How to calculate md5 for very large files?
First of all, at least you don't need to read the whole file into memory first. For example, in php, if someone MD5 (file _ get _ contents (big _ file _ name)) is really inappropriate. Because md5 is calculated by a block of every 5 12 bits. So you can read a part of the content at a time (at least 5 12 bit, more appropriately st_blksize), calculate those chunk parts, and then read the next part to continue the calculation. Simply put, md5 is standardized and provides a ready-made algorithm (the name of the specification is md5 algorithm. RFC 132 1 MD5 message digest algorithm), we only need to translate it into C, java, python, js and so on. It is faster to calculate the md5 value together with the chunk content in the front end and the name+update time of the whole file, just to uniquely identify the breakpoint of continuous transmission, which should be sufficient in business logic. Js spark-md5 open source library is recommended, which supports directly adding various components and then calculating md5. The breakpoint continuation function I made is to use it to calculate the md5 of the front end. The TB md5 algorithm of each major network disk should be like this. Several people upstairs said that the file md5 is calculated by the block of the file stream, so the network disk must read the file stream of the whole file to get the md5 of the TB-level file, but the efficiency is very low and the operation time is a problem. However, we have overlooked a problem. Files are uploaded in blocks during the uploading process, and these uploaded fragments are actually file streams. Then the time for calculating md5 can be distributed on each segment. In this way, every time a clip is uploaded, one point will be calculated. After the upload is completed, the md5 of the file will be calculated. OkTB level MD5 is no longer a problem. After uploading, md5 will naturally come out. I wonder if you have any other opinions on my guess. Just now, I mentioned how to pass seconds after everything has passed.
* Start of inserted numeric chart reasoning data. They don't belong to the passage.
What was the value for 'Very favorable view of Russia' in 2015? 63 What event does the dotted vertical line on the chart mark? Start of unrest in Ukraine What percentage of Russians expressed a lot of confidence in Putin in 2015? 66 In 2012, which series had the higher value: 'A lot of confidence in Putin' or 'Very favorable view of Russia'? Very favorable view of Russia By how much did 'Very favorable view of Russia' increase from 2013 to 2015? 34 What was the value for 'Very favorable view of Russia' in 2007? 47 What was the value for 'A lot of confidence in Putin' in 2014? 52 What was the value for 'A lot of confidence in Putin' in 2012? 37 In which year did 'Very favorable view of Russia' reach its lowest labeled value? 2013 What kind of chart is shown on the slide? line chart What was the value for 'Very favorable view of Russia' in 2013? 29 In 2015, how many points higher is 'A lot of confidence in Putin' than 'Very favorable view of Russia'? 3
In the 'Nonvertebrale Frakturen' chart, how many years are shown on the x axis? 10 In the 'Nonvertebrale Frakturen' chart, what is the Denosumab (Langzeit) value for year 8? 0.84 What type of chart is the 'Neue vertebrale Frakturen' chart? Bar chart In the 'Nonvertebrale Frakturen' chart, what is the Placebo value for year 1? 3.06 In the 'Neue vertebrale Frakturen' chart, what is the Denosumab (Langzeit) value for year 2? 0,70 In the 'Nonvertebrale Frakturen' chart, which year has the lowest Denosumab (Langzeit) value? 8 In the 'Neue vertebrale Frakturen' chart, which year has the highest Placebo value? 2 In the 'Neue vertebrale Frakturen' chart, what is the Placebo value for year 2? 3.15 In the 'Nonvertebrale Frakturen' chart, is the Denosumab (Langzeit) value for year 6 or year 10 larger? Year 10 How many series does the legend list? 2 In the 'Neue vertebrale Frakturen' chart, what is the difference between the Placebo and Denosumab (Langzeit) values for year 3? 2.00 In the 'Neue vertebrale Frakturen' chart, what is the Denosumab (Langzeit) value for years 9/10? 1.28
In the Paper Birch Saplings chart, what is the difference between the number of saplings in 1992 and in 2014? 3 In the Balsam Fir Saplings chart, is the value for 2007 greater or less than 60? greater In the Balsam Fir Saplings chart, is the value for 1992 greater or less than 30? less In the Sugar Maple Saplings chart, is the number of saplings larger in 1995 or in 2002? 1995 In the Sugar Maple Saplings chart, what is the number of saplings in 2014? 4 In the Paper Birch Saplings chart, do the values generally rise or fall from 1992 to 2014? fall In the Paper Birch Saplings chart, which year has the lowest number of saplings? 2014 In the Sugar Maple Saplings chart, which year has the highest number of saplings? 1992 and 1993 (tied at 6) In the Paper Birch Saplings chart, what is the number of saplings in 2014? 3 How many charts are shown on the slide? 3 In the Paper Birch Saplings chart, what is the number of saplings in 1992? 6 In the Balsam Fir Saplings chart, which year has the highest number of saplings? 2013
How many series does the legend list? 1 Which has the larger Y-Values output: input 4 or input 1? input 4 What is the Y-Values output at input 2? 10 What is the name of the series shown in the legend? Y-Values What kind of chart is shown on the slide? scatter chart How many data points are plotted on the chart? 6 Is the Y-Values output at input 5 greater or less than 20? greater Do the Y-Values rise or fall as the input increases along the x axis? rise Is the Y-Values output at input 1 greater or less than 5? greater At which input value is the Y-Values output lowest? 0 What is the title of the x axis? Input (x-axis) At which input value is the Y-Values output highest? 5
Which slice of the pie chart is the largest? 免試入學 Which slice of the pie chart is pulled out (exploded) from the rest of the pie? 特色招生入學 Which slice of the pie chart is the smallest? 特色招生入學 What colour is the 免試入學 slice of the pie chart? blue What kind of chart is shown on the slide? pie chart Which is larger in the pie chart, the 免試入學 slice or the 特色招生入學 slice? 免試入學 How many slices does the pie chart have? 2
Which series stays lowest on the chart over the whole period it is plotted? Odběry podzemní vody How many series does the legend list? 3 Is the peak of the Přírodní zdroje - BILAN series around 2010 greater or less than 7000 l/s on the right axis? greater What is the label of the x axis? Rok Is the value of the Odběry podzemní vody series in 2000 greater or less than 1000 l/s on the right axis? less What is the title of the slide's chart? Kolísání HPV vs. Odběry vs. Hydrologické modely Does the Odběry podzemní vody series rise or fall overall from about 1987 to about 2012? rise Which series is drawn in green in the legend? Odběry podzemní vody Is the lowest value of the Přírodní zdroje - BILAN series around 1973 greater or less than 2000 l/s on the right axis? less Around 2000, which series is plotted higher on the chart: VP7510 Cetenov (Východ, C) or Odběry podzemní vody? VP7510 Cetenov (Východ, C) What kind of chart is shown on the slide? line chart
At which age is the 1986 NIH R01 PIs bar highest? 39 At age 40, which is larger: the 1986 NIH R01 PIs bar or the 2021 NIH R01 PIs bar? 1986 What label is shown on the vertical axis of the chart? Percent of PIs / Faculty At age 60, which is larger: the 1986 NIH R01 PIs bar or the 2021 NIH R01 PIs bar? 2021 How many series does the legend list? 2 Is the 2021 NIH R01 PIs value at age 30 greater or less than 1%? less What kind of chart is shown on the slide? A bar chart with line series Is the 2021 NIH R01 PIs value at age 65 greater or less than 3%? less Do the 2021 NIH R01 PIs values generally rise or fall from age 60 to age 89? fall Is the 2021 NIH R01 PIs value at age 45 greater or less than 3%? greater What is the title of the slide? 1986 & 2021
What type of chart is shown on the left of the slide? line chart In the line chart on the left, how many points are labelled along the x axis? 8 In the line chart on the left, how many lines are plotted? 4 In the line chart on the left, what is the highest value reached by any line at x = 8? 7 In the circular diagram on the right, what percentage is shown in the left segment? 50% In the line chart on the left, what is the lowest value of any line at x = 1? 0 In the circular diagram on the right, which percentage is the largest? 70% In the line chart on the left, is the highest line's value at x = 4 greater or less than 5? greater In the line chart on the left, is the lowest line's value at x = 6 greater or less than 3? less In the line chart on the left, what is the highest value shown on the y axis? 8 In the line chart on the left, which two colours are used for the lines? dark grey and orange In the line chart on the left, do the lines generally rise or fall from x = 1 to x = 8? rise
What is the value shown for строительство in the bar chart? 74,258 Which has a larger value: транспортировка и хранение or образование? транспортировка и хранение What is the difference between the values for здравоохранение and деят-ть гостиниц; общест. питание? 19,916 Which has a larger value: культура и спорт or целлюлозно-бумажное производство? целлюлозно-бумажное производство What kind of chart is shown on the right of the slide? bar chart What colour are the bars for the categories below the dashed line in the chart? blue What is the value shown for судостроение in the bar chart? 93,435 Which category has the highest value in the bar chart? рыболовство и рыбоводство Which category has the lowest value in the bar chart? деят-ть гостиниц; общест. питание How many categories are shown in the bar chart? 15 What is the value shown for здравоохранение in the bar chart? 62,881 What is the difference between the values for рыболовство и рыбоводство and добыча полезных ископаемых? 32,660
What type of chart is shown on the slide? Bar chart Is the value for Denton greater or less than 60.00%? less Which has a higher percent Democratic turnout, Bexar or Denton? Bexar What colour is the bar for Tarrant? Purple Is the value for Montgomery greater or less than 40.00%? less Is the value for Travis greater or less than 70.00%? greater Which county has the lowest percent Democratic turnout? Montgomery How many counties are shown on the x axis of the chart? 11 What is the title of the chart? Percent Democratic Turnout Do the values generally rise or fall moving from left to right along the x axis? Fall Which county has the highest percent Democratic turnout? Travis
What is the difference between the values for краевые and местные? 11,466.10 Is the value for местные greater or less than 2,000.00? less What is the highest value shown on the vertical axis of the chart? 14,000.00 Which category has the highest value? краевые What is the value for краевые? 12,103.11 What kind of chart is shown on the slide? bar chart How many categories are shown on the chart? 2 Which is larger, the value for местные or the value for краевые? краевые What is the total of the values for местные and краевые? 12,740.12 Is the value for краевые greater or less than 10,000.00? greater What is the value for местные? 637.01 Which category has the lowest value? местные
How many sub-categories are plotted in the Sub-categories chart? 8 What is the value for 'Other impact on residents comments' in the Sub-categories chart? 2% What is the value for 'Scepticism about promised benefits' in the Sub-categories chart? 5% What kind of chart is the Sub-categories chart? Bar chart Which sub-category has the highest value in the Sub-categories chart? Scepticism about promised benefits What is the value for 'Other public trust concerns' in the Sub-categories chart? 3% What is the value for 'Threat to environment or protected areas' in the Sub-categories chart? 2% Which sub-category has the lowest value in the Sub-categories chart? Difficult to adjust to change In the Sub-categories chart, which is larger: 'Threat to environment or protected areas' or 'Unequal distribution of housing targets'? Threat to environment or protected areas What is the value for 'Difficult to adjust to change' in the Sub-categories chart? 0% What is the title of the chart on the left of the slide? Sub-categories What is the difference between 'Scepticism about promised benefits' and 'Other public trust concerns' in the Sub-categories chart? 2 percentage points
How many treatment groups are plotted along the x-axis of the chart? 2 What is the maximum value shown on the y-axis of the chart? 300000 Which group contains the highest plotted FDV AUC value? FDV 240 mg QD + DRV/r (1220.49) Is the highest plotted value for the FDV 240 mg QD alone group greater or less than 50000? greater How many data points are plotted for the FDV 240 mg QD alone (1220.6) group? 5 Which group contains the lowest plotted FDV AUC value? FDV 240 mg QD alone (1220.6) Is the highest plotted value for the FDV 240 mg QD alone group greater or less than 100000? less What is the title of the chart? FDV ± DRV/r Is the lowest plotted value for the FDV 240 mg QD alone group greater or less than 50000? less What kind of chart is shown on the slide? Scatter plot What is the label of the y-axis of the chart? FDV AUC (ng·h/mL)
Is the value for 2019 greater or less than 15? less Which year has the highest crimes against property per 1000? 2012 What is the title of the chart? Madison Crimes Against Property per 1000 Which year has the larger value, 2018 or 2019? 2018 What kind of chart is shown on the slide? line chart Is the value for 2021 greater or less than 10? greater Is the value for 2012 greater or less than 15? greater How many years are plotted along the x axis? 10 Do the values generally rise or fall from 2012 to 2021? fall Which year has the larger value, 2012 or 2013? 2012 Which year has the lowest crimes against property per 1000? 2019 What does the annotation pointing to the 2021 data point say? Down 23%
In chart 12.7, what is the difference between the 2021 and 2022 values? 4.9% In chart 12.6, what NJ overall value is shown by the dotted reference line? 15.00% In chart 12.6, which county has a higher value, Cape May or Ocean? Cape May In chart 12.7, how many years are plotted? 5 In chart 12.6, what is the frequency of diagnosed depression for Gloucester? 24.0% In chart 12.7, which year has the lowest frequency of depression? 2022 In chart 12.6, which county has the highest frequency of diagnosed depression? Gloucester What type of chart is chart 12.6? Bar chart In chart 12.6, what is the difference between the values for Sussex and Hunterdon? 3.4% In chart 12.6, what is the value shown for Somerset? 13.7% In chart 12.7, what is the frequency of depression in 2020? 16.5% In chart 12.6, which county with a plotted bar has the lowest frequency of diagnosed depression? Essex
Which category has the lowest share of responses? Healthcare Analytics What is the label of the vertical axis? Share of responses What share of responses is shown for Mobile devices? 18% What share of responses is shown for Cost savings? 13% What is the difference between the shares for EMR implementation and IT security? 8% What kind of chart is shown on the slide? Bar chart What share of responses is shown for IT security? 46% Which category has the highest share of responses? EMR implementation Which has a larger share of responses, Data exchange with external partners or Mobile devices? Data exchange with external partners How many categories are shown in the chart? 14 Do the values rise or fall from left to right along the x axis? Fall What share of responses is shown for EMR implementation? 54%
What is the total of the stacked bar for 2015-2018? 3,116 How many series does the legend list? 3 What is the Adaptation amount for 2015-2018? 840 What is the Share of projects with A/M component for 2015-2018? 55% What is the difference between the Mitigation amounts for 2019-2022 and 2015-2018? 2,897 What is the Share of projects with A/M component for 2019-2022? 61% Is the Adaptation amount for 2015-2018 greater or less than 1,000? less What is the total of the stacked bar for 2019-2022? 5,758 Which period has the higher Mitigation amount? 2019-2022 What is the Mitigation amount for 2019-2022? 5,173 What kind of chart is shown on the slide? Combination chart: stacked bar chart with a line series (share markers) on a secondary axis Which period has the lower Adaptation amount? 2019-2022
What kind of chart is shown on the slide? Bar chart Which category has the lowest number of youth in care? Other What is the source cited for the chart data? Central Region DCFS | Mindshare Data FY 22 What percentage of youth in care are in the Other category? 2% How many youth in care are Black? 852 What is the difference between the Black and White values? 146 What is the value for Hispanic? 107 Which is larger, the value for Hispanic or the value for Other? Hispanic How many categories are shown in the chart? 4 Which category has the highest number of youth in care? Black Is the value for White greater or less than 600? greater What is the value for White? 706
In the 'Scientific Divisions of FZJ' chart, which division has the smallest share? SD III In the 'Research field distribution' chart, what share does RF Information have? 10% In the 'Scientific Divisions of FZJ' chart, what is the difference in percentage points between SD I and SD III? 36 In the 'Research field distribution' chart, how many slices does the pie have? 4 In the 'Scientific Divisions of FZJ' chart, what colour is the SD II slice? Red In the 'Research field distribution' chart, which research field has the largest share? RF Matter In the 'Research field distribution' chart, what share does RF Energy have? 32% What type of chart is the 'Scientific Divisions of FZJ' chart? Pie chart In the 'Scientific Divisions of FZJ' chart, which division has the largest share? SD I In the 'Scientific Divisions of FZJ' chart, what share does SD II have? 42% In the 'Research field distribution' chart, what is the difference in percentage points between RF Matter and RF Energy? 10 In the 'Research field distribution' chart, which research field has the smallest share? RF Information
The most basic thing of second transmission is that the front end calculates md5 and then transmits it to the back end (more hash values may be needed). I have studied it for a long time, and the front end can't complete md5 of a very large file in a few seconds. Now, the MD5 of any size file can be calculated with html5 api, but it takes a long time. I have no solution. I didn't think how those network disks got md5 quickly at the front end.